*STATED EXERCISE*
Format every line of the entries below as a JSON list of strings, one string per line, skipping blank lines. Leave the pictures out of your answer.

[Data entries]
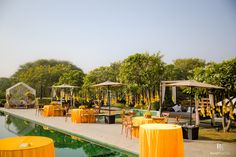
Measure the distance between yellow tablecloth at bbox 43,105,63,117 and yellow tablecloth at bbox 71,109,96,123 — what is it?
3.78 metres

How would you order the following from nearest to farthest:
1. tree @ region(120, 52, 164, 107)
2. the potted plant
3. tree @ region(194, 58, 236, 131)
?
the potted plant < tree @ region(194, 58, 236, 131) < tree @ region(120, 52, 164, 107)

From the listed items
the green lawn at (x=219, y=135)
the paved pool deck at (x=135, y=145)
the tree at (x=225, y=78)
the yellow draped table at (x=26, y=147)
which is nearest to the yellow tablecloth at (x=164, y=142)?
the paved pool deck at (x=135, y=145)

*SOLVED EXERCISE*
[
  "Measure the distance between yellow tablecloth at bbox 43,105,63,117 and yellow tablecloth at bbox 71,109,96,123 — what is it?",
  "3.78 metres",
  "How would you order the following from nearest to farthest:",
  "1. tree @ region(120, 52, 164, 107)",
  "2. the potted plant",
  "3. tree @ region(194, 58, 236, 131)",
  "?",
  "the potted plant < tree @ region(194, 58, 236, 131) < tree @ region(120, 52, 164, 107)",
  "From the listed items",
  "the green lawn at (x=219, y=135)",
  "the paved pool deck at (x=135, y=145)",
  "the tree at (x=225, y=78)",
  "the yellow draped table at (x=26, y=147)",
  "which is nearest to the yellow tablecloth at (x=164, y=142)?",
  "the paved pool deck at (x=135, y=145)"
]